The participants in this study had visual, mobility, cognitive, and hearing disabilities, as well as disabilities related to aging.
From the data, the researchers were able to identify main themes within the navigation techniques used by people in this study. They revealed key similarities in preferences across people with different types of disabilities, such as experiencing difficulty navigating in the presence of a large crowd. They also noted key differences in preferences, such as closeness of traffic. For example, people with visual impairments preferred to use the noise of nearby traffic as a means of keeping to a straight path, but it caused distraction and disorientation for others.
Based on the preferences of the study participants, the researchers were able to identify a schema for designers to use in order to think about the user experience for people with a range of abilities.
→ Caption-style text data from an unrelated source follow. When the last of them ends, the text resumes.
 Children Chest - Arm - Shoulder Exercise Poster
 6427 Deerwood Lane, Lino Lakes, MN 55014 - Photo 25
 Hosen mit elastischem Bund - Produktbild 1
This fits within a relevant trend in technology design: universal usability. Being able to create navigation technologies that are usable for as broad and diverse a population as possible helps to promote accessibility for all users. It also decreases stigma against people with differing abilities.
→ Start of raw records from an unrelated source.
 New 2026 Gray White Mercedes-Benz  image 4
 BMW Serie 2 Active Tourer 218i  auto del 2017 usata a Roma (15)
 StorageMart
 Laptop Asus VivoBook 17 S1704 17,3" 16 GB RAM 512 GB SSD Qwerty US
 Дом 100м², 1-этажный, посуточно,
UMBC Ph.D. student Ali Abdolrahmani, who has assisted in conducting interviews with participants and analyzing the collected data, has a personal interest in expanding technology for people with disabilities, as he identifies as blind. "We greatly believe that understanding common needs of different groups will eventually lead to a more universal design for future technologies towards having more equal life experience in the society," he says. The findings of this research can be used to develop prototypes and systems that better support navigation based on an individual's preferences.